I'm not sure I can control the hate I feel for "The Biggest Loser". I know bad TV gets made every day; I only get 50-some channels, so I'm guessing I don't even see half the crap that gets made.
But "The Biggest Loser" is a problem for me because on national TV, it's putting out the message that every fat person can be thin, if they just work hard enough. Work out for 3 hours a day! Weigh everything you eat! Spend hours thinking about your body and how you can make it better! Do it, fatties! Because then you can WIN. BY BEING THIN.
In some ways, I think the message for fat people is getting more insidious with every year we wage this stupid 'War on Obesity'. Because I think people might be starting to get the point that it's not as easy as 30 min of exercise and a 'healthy diet' for everyone. But instead of something clicking in these peoples' heads, and instead of them realizing that thin might not be a worthy goal, they've double down and instead said: "Welp, if you're fat, you need to be thin. Ergo, you need to work out three hours a day. How can you not want to be thin, and thus want this for yourself? Forget a life; your life should be devoted to being thin." And I'm pretty sure that "The Biggest Loser" is playing to this audience like a love letter to thinness.

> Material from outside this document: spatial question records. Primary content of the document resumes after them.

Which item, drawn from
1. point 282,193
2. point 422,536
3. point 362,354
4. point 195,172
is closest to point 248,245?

I don't know if anyone who's reading this saw the NY Times article about keeping it off (an article that made me sad for so many reasons), but it's worth looking at. The accompanying slideshow profiles a couple who have mostly kept if off (okay, mostly is relative; the woman had gained back 30 lbs) by obsessively (hear me: OBSESSIVELY) keeping track of food and exercise. No days off. Exercising for 2 hours a day, weighing all the food they eat, keeping written AND digital food journals. Stepping on the scale EVERY DAY, even on vacations. They're retired, so basically they've devoted their lives to thin. And the woman STILL gained back 30 lbs.
I was telling someone I know about this story. When she heard the details of the story from me, her response wasn't "Well, that isn't worth it" or "holy crap, that's not right". Her response was: "They must be doing it wrong. They need to see a nutritionist." Honestly, I can't believe those were the sentences that came out of her mouth. I was stunned. It seems self-evident to me that no one, point blank, should have to give over so much of their lives so that their bodies look a certain way. I don't WANT to work out three hours a day. And I don't think that makes me a bad person. I'm not suggesting, by the way, that this lady I was talking to DOES want to work out three hours a day. I'm sure she doesn't.
But I suspect that she might have been thinking that if she were a good person, she would want to work out three hours a day, so she could be thin. And I guess that's what I'm trying to say: shows like "The Biggest Loser", and stories like that one in the NY Times are saying that it's IMPERATIVE for a fat person to make the effort! And the effort isn't just 30 min of exercise anymore, or moderated eating. It's three hours of hard work (preferably with an attractive thin yelling at you) and weighed food, where dessert is a punishment and can make you lose at the game of life.
I don't want that life. I don't. And I don't think you can turn your nose up at me for turning that life down. I'm worried, though, that "The Biggest Loser" might be teaching you to.